_CHALLENGE_
Report how many lines in the records below contain the word "located". Give only the number.
-- Begin --
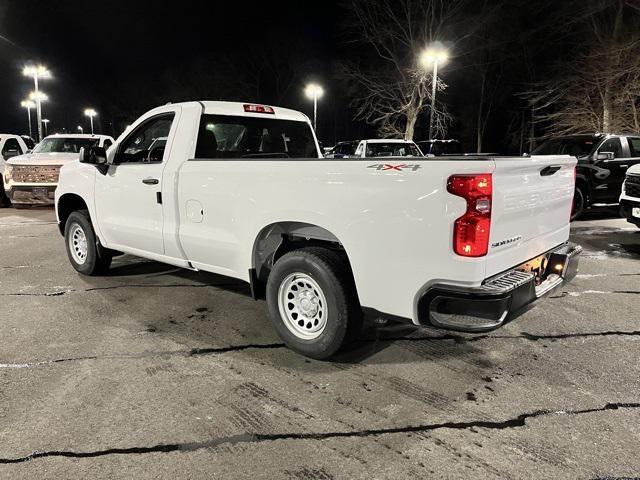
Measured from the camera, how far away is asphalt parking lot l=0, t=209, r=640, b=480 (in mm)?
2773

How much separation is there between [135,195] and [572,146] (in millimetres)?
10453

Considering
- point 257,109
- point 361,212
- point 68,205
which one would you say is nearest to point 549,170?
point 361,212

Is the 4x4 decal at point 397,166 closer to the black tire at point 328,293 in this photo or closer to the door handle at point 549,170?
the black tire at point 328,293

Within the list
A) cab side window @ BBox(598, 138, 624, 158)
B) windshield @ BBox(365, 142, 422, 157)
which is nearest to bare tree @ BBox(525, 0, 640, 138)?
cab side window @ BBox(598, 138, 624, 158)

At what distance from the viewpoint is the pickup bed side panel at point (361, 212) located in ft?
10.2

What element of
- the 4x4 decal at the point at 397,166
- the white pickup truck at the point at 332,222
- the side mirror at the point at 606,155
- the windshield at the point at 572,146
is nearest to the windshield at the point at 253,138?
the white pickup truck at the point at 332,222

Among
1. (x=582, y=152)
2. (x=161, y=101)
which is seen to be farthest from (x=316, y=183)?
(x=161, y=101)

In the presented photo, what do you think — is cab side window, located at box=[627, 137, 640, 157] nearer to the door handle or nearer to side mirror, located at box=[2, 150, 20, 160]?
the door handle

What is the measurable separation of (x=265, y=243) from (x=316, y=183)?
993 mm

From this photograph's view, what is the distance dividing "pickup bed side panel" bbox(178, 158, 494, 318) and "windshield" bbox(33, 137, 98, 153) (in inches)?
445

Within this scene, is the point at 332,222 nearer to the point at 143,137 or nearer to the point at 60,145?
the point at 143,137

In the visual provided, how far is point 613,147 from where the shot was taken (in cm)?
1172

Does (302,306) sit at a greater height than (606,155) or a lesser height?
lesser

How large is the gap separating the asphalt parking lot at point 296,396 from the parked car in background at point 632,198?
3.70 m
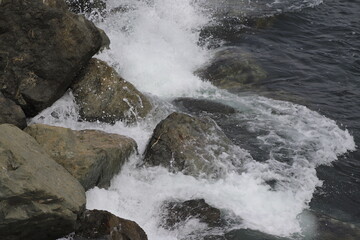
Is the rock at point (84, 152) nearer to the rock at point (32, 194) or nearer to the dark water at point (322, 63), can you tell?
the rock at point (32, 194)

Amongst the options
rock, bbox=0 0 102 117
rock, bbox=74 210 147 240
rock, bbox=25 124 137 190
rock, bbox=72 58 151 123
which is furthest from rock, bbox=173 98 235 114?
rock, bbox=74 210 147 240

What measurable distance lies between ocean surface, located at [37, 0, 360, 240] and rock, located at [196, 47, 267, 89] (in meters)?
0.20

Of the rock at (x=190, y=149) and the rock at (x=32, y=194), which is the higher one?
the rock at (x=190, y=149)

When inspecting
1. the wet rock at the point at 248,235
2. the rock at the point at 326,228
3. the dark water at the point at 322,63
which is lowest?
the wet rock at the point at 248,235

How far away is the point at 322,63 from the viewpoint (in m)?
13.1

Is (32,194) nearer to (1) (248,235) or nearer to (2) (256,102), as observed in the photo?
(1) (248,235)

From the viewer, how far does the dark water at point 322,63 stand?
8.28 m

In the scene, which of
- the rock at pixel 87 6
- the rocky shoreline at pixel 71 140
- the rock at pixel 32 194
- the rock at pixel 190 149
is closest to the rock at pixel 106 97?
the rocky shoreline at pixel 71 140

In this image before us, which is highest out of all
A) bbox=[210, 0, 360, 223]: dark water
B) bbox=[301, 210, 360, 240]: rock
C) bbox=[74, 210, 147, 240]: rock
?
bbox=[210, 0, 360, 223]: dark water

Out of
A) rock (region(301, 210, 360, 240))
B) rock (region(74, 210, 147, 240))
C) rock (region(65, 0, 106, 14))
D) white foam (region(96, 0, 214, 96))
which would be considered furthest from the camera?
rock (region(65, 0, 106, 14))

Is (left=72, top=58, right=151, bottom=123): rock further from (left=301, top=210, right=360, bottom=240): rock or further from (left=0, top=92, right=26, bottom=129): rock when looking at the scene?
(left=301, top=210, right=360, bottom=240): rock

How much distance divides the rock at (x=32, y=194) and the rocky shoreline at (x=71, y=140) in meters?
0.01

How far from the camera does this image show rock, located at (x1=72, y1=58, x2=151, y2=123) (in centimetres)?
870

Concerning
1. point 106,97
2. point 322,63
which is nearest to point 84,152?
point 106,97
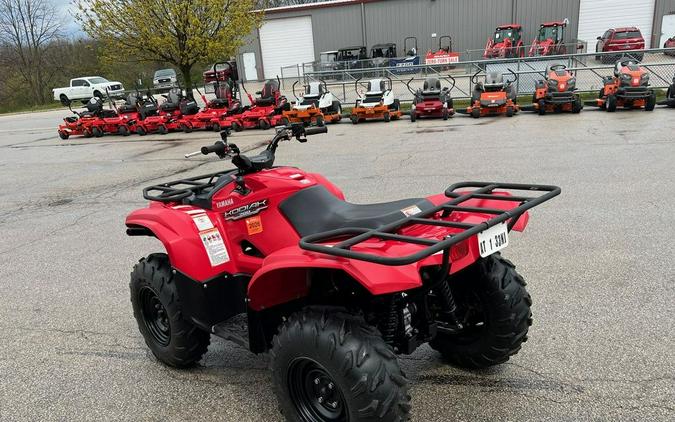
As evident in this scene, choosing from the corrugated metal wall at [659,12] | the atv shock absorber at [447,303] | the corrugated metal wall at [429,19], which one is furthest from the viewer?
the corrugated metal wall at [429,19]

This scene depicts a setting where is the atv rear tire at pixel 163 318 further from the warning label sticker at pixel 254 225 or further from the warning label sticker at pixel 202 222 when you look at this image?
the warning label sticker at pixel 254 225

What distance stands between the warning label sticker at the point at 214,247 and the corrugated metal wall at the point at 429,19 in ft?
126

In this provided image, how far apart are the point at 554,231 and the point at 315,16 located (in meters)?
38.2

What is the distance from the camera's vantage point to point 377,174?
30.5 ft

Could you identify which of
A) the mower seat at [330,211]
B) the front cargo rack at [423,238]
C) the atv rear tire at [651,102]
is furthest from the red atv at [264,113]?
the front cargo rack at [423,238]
-- End --
_FINISHED EXERCISE_
5